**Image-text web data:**
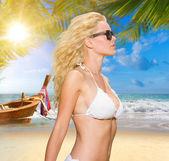 Mladá blondýnka na pláži — Stock fotografie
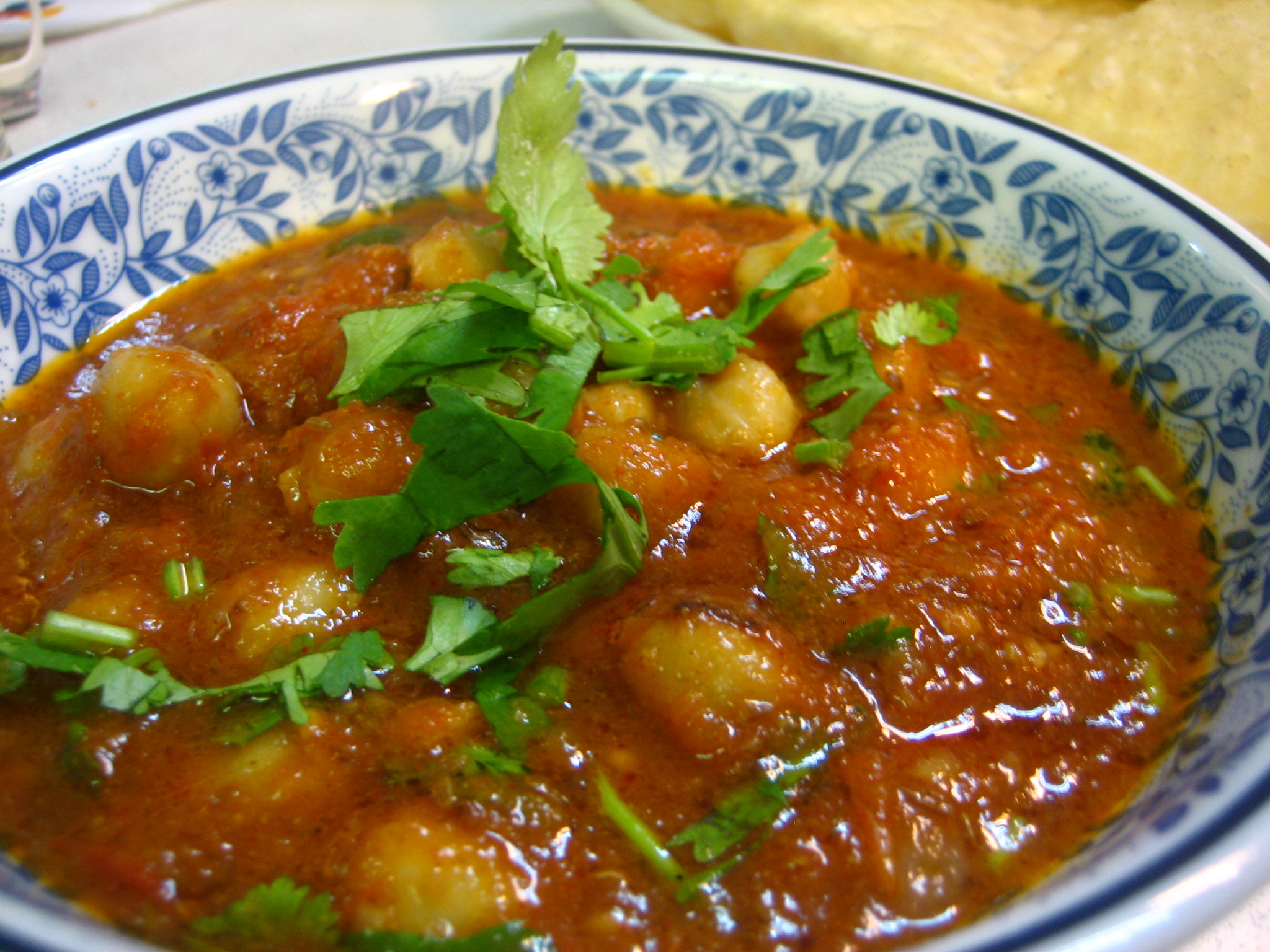 chole-with-buttra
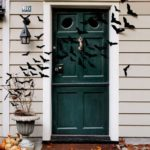 Декор входной двери на Хэллоуин, летучие мыши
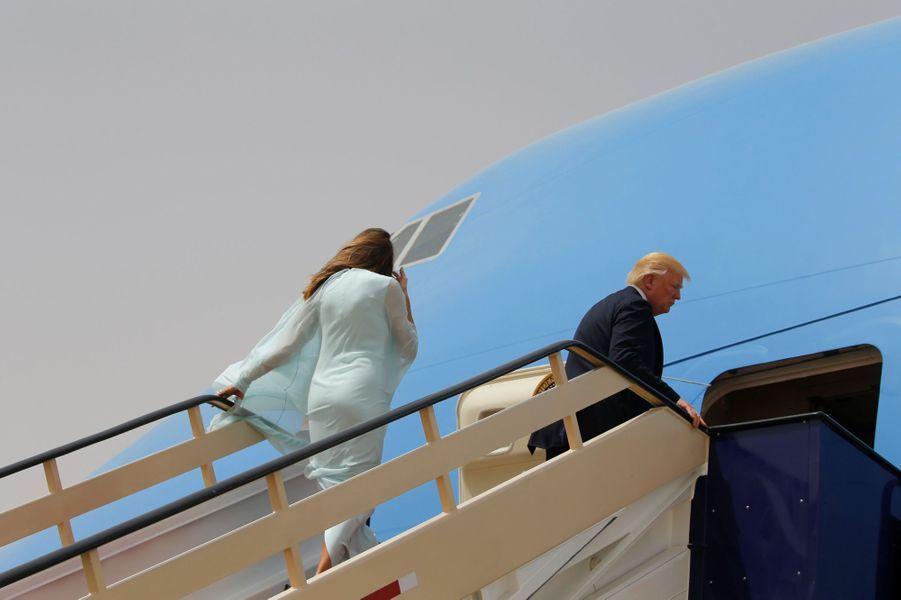 Melania et Donald Trump quittant l'Arabie Saoudite, le 22 mai 2017.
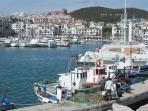 Puerto de la Duquesa by day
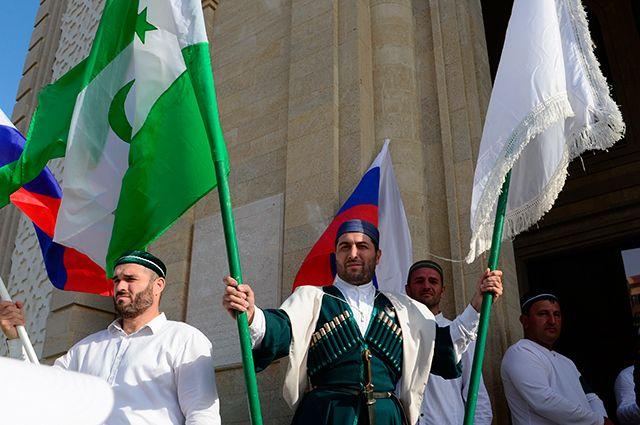 Доцент приехал. Во Франции раскрыли планы нападения России на Дагестан
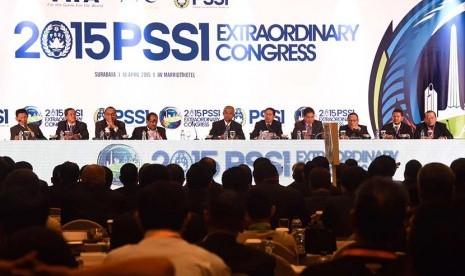 Ketua Umum PSSI periode 2011-2015 Djohar Arifin (tengah) didampingi pengurus PSSI memimpin  pembukaan Kongres Luar Biasa (KLB) PSSI di Surabaya, Jawa Timur, Sabtu (18/4).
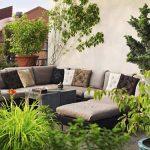 decorar un balcón con plantas y muebels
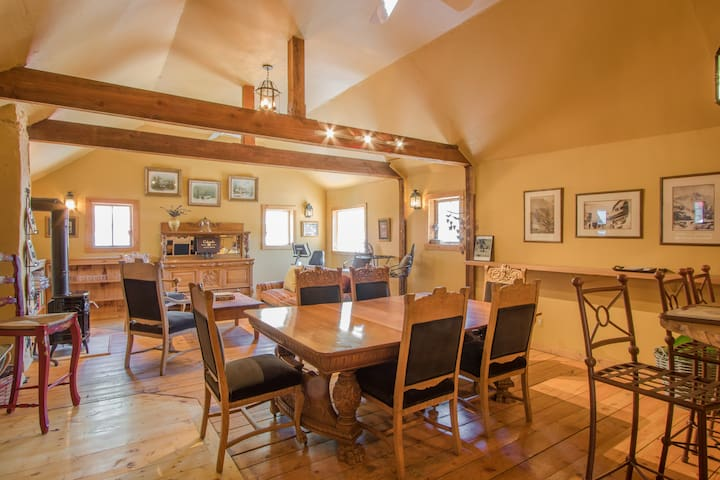 Beautiful Minturn Apartment. Minutes to Vail. - Minturn - Byt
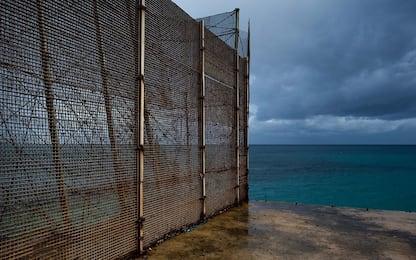Migranti, in mille tentano di assaltare Ceuta. Respinti dalla polizia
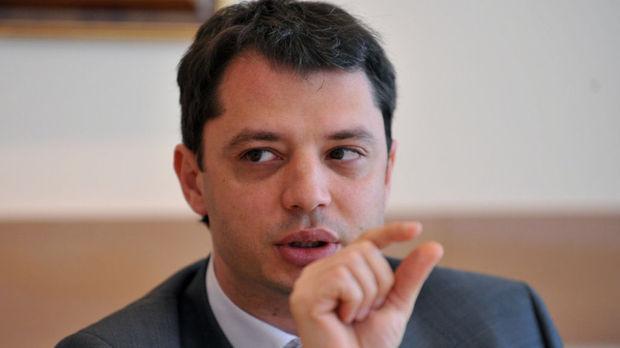 Делян Добрев: Как може Трайчо Трайков да застава до Овчаров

**Task statement:** Would you please retype all the data exactly? Leave out whatever pictures it holds.

**Exercise solution:**
 Mladá blondýnka na pláži — Stock fotografie
 chole-with-buttra
 Декор входной двери на Хэллоуин, летучие мыши
 Melania et Donald Trump quittant l'Arabie Saoudite, le 22 mai 2017.
 Puerto de la Duquesa by day
 Доцент приехал. Во Франции раскрыли планы нападения России на Дагестан
 Ketua Umum PSSI periode 2011-2015 Djohar Arifin (tengah) didampingi pengurus PSSI memimpin  pembukaan Kongres Luar Biasa (KLB) PSSI di Surabaya, Jawa Timur, Sabtu (18/4).
 decorar un balcón con plantas y muebels
 Beautiful Minturn Apartment. Minutes to Vail. - Minturn - Byt
Migranti, in mille tentano di assaltare Ceuta. Respinti dalla polizia
 Делян Добрев: Как може Трайчо Трайков да застава до Овчаров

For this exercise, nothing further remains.